• **Requirement**
Copy the lines from the one containing "Kunstköder Live Target" through the one containing "Aflevering Roele de Vries B.V.", with both end lines included, and leave the pictures out.

• **Data supplied**
/---
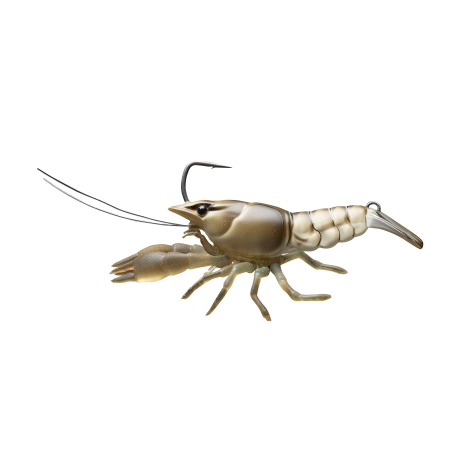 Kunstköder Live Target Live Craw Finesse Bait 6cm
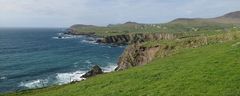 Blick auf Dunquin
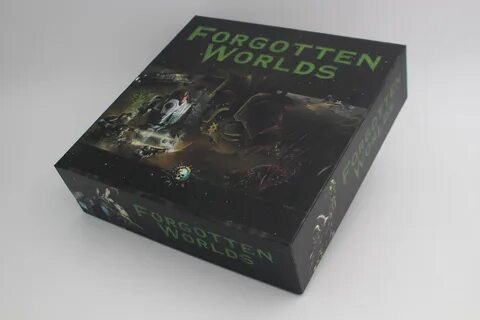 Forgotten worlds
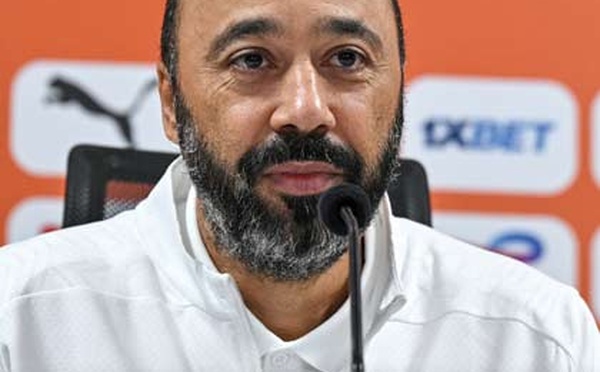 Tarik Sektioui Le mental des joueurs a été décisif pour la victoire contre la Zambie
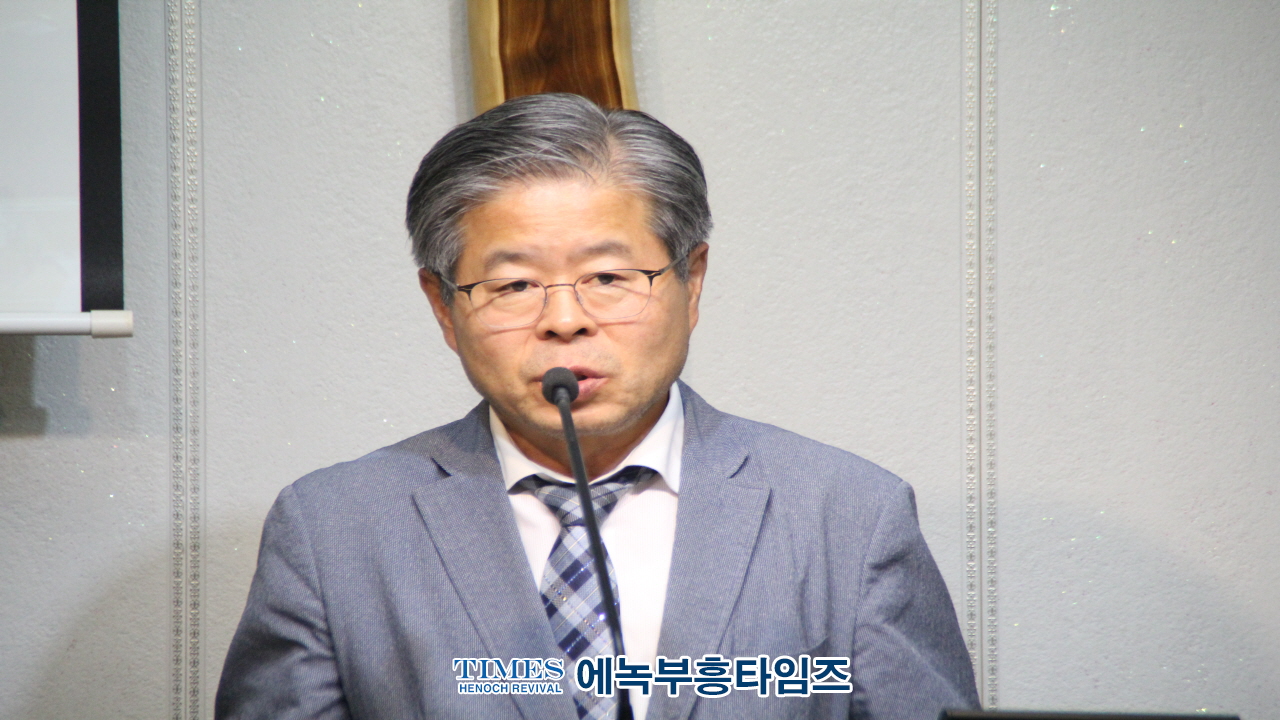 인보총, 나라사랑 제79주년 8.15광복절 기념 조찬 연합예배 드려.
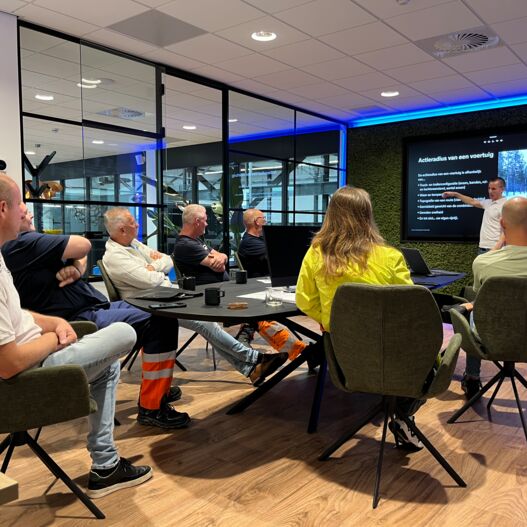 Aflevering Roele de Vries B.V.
\---
/---
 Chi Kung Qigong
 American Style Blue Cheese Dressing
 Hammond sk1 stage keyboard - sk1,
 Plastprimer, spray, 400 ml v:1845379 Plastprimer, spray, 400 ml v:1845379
\---
• **Written response**
 Kunstköder Live Target Live Craw Finesse Bait 6cm
 Blick auf Dunquin
 Forgotten worlds
 Tarik Sektioui Le mental des joueurs a été décisif pour la victoire contre la Zambie
 인보총, 나라사랑 제79주년 8.15광복절 기념 조찬 연합예배 드려.
 Aflevering Roele de Vries B.V.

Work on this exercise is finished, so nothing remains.